Wow, the frame grabs don't do the clip justice; you have to see it moving. And that animation really sticks out from the rest.

Charlie J. said...

I was raised on those weird fleischer close-ups, and I love them. They always seem to envoke the spirit of yiddish guys I saw on the subway.

Adam G said...

I remeber reading that Jack Kirby use to do inbetweens for Popeye at Fleicher's. I think it was one of his first jobs.

Peter Welsiack said...

Hi John!

Other knowledgeable Fleischer fans told me of Germanetti's style of animation. It's all over "Wotta Nightmare".

For the record the director, Bowsky in this case, did little or no animation on their cartoons. Most likely it would be a close-up acting shot.

Your #1 Fan,
Peter Welsiack

Charles said...

by the way the whole cartoon is here in crappy youtube quality. It will at least wet your appetite for the Popeye DVD. I'm amazed at how well they were able to control all of this animation, like Olive Oyl on the skates. The character designs are so much more interesting and fun to watch than typical fat Disney-type characters too.

amir avni said...

A Date to Skate is high up there in my Popeye favorites. Did Willard Bowsky animate the later scenes where Olive's skating runs out of control? I love the scenes in the department store-- how the table she's under is so rubbery, and the chase on the streets.

Tibby said...

Hmmmm - very interesting.

So, a cartoonist can have roots in more detailed illustration? And someone who can force more detail into an animation naturaly makes a better quality cartoon.

Cool - I was worried that my style was too complex. Cause I like to make comicbook cartoons. And I like to include all the wrinkles and folds on a character.

Todays animation is so simplistic because it does take extra effort to animate a more detailed toon. It is a sad plague on today's cartoons - I cannot stand that simplistic, simplified, flat, no-detail, geometric style of todays cartoons. GAWD I hate the style of Kim Possible, all those flat Batman series, the geometric Flash based toons, ICK!! Bad, bad, bad!

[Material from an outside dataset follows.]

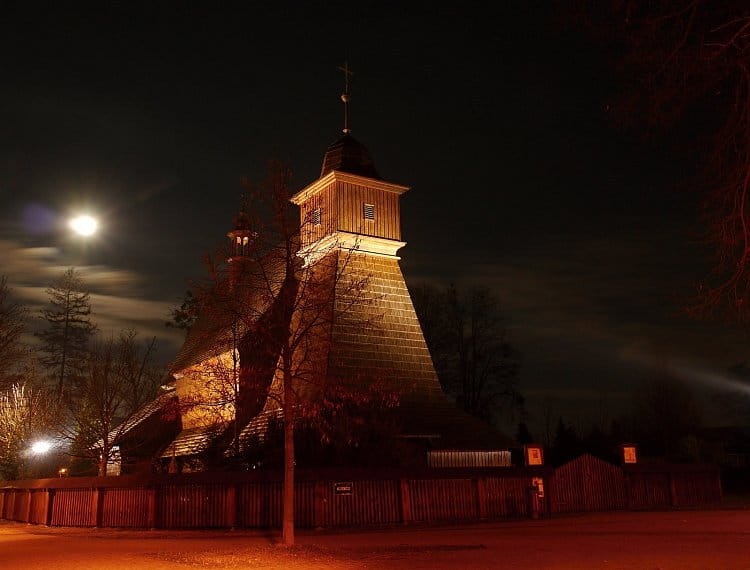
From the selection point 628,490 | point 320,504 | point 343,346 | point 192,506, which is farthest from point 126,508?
point 628,490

What attracts me to the classics is all the fine details. Like Elmer Fudd's head wrinkles when Bugs plays barber.(I love that one!) Part of the problem with lack of details in todays toons comes from some of the technology. Working in Lasers I had to really simplify my animations because only a small maximum # of points could be used on the screen. And a projector could only display a limited number of details before the image got bogged down and flickery. Vector/Laser terms .... I'd have to explain animated Laser Light Shows ...

It's simply the lazy, easy way of designing cartoons for Flash or similar programs. Animators have gotten lazy with the tweening and getting used to limited animation. Come on ppl, Animation is nothing but work! Break the lead out!! Don't be affraid to go the extra mile and put in those face wrinkles!

Hammerson said...

Fantastic screenshots! These are really beautiful and original expressions. Also, the drawings have great solidity and construction.

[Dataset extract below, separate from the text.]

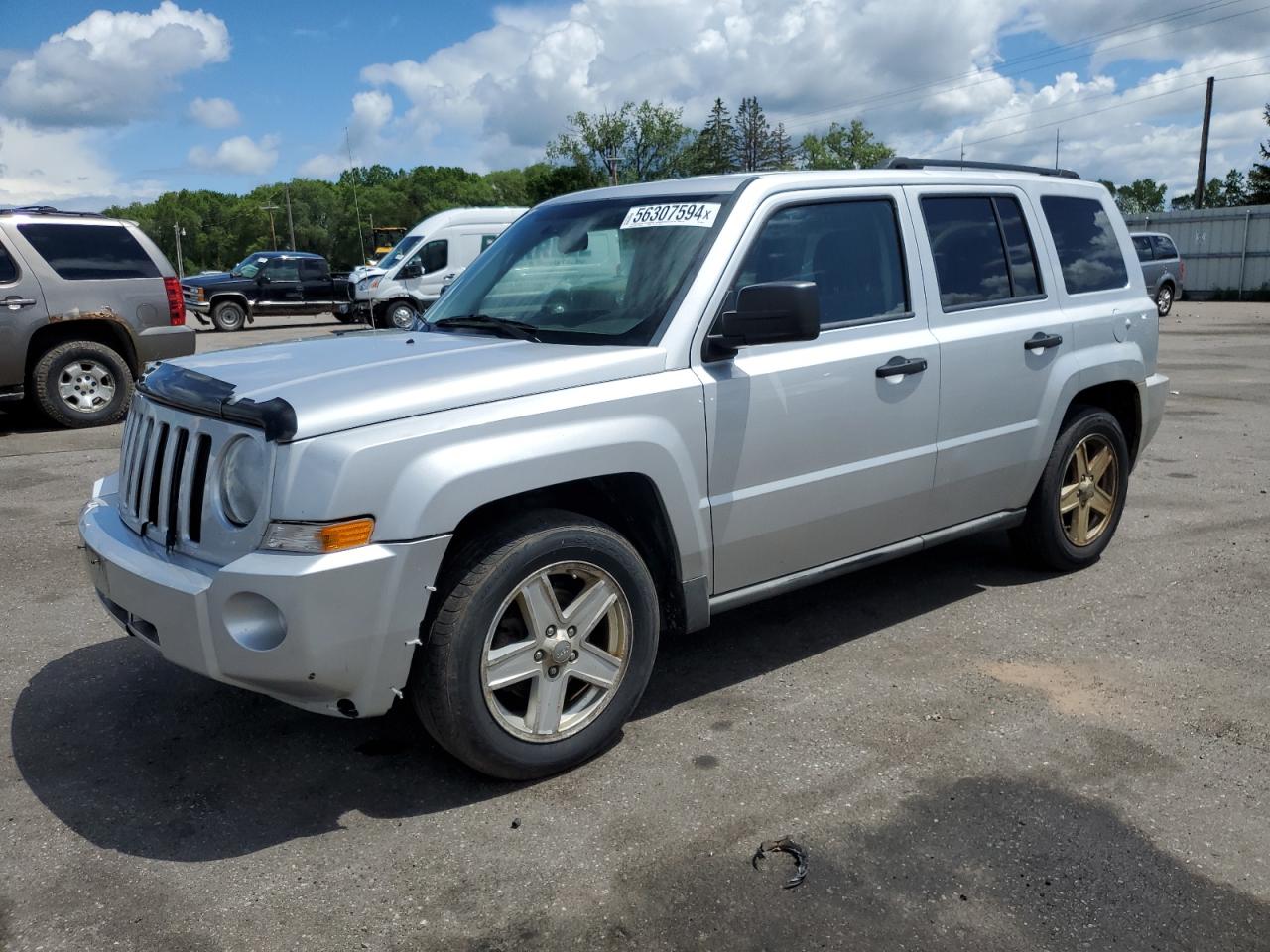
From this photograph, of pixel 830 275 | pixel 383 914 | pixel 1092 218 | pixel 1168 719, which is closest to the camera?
pixel 383 914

Interesting remark about Germanetti. I haven't really heard much about him, beside the fact that he was a longtime Fleischer and Famous Studios animator. Germanetti had lot of credits together with Bowsky, and it could be his animation after all, though I always thought of Bowsky being responsible for these particular stylistic traits you pointed out.

One cartoon that might be an indicator of Bowsky's own animation style is "Betty Boop's Penthouse". Willard Bowsky has the sole animation credit on it, much like Doc Crandall on "Snow White", and both cartoons were released within the same month. "Snow White" was completely animated by Crandall, so "Betty's Penthouse" could be Bowsky's solo cartoon. It would be worth comparing this cartoon with "A Date To Skate" to find out are there any similarities in animation style.

[William] said...

Dear John K,

I grew up with both Looney Tunes and Ren and Stimpy. I aspired to be an artist. I have lost my will to create art. What is wrong with me? From one artist to another

William McCann

Ahahnah said...

I can see the first two pictures but the rest aren't showing up :/

I see [______________]
then I click it and get


Andy Norton said...

You have some interesting comments to say about this Fleischer animator... shame I can only see one and half pictures to illustrate this.